Me incorporé y mis manos tomaron con fuerza la baranda que me separaba del agua, el viento soplaba con fuerza agitando mi cabello, en realidad no pensaba en nada en particular cuando sentí unos brazos alrededor de mi cuerpo y escuché una voz angustiada decir:

— ¡No saltes!

Sus brazos eran fuertes, mis manos intentaron liberarse de su abrazo pero fue inútil, era demasiado fuerte para mí. Me sentí angustiada, no había duda de que se trataba de un hombre y estando solos, no habría manera de pedir ayuda en caso de que quisiera dañarme.

—No importa lo que sea, seguro habrá una forma de solucionarlo. Sólo, no saltes —agregó.

— ¿Qué?— pregunté desconcertada, ¿de qué rayos estaba hablando? — ¿Podrías soltarme?, por favor.

Sus brazos se fueron separando de mí, pero aún podía escuchar su respiración sobre mi nuca. Giré sobre mis talones lentamente hasta que terminé de frente a él. A juzgar por su apariencia, podría decirse que él estaba en una peor situación que yo.
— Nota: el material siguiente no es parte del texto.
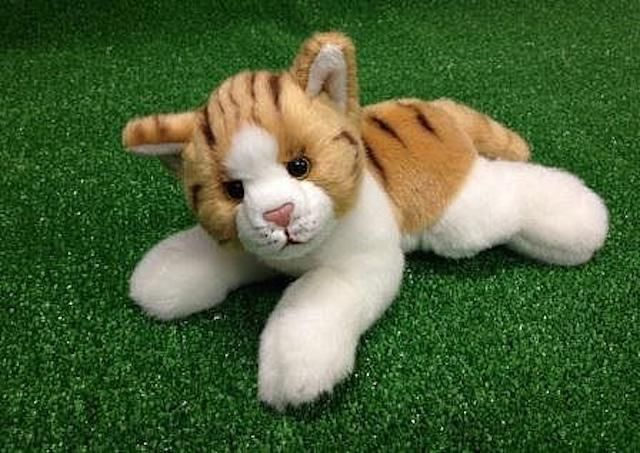 CUDDLY CRITTERS SOFT PLUSH ORANGE CAT TILDA I COOL CAT COLLECTABLES
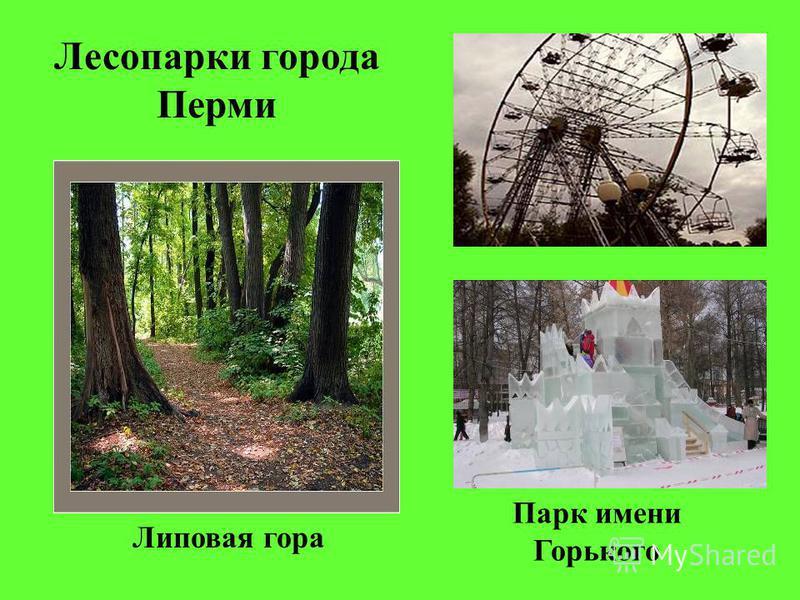Парк имени Горького Лесопарки города Перми Липовая гора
Su cabello era un desastre y la ropa que cubría su cuerpo lo hacía ver como un pordiosero, de no ser por la gran cantidad de anillos que llevaba, habría jurado que se trataba de un indigente.

— ¿Qué haces aquí?, ¿quién rayos eres?—cuestioné.
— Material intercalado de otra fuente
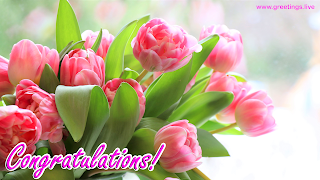 congratulations images greetings wishes tulips flowers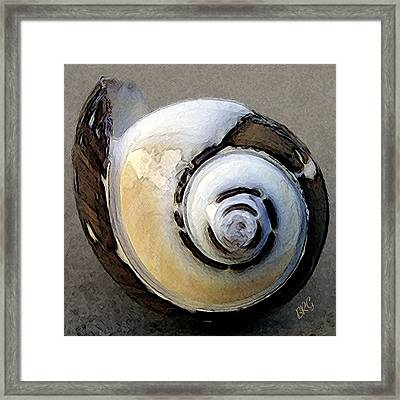 Seashells Spectacular No 3 Framed Print by Ben and Raisa Gertsberg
—Lo mismo podría preguntar yo —respondió—. Mi nombre es Christian, y vivo aquí —agregó señalando la casona de lo que parecía ser un restaurante.

— ¿Sueles abrazar a todos los visitantes o es sólo tu manera de hacer amigos?
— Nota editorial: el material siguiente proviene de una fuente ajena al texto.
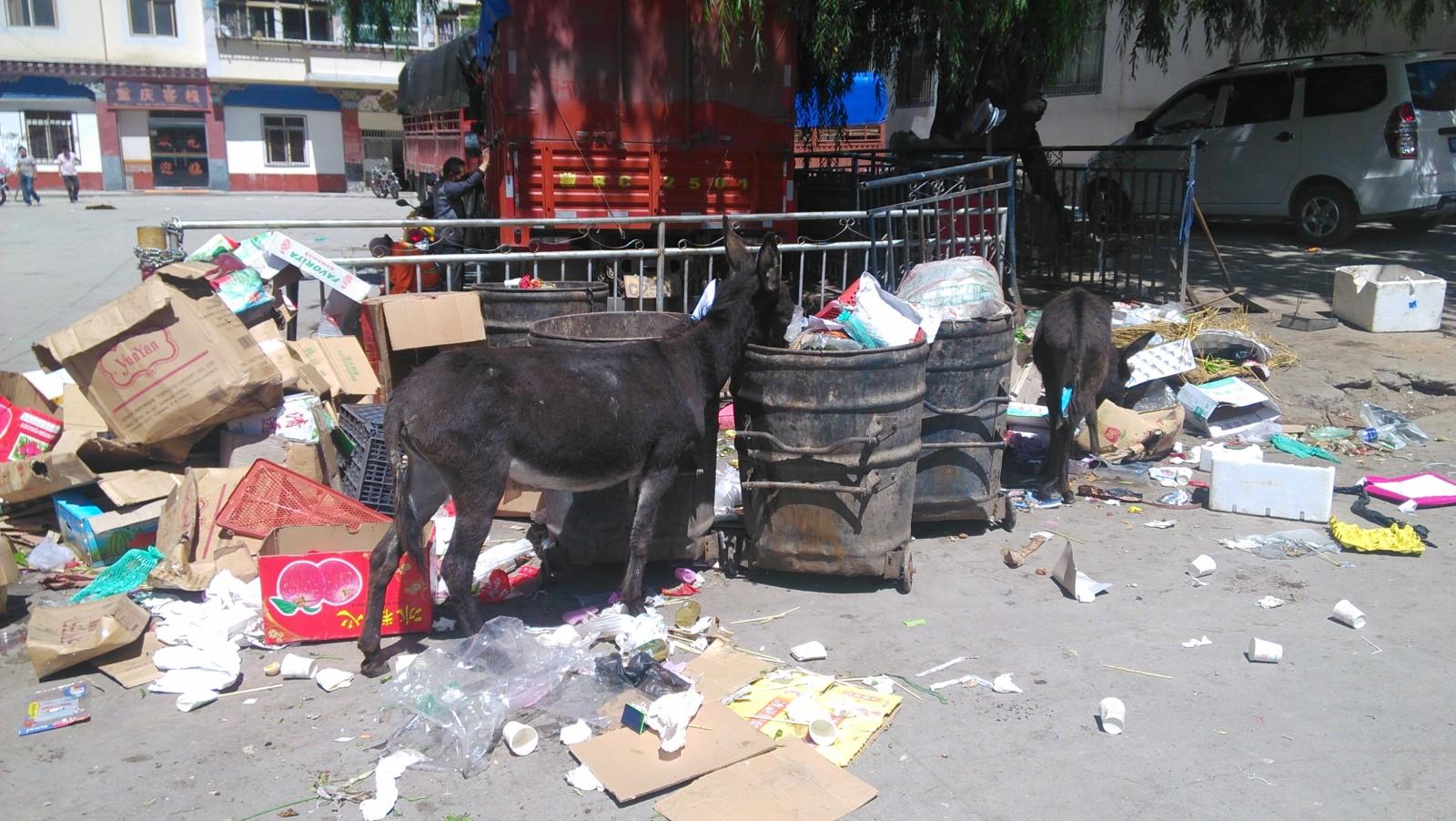 可怜的驴儿们没吃的只能来翻垃圾桶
—Te veías deprimida, pensé que te harías daño. No creí que sólo estuvieras disfrutando de la vista a esta hora de la madrugada.

— ¿Madrugada?

—Son las 2:30

Miré a mi alrededor, apenas podía escucharse el ruido de la ciudad.

— ¿Christian? —su nombre me recordaba a mi hermano.

—Así es —dijo.

—Yo soy Sienna, mucho gusto —dije alargando mi mano para estrechar la suya.

Lo vi dudar, creí que no quería estrechar mi mano así que estaba por retirarla cuando lo sentí asirla entre sus manos. Me pareció extraño que actuara así.

— ¿Quieres tomar algo? —preguntó invitándome a pasar a su "hogar".

Lo miré con recelo.

—Tienes razón —declaró sin que yo hubiera dicho algo—. No deberías estar a solas con un extraño en su propia casa, ¿puedo traerte algo de tomar? —insistió—, aunque sólo tengo jugo y soda. El alcohol no es bueno para mí —se sonrojó.